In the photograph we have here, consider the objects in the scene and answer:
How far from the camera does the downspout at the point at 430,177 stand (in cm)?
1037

--

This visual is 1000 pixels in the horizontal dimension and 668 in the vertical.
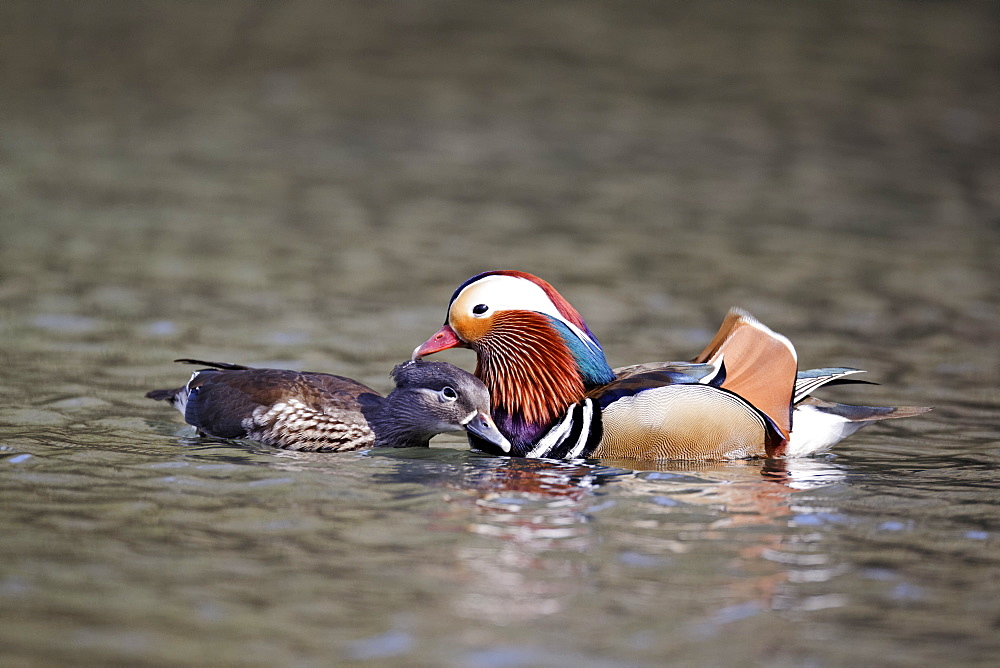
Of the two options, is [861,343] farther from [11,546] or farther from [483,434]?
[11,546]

==

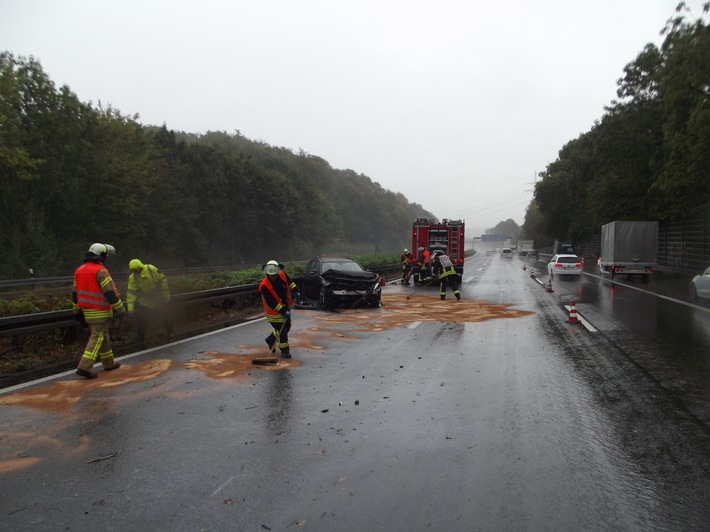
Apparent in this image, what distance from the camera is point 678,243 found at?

§ To be done: List every line of the entries above that contains the word "point".

§ Exercise solution:
How far from the camera does the downspout at the point at 430,177 stand (in cm)?
Apparent in this image, what distance from the camera is point 678,243 found at?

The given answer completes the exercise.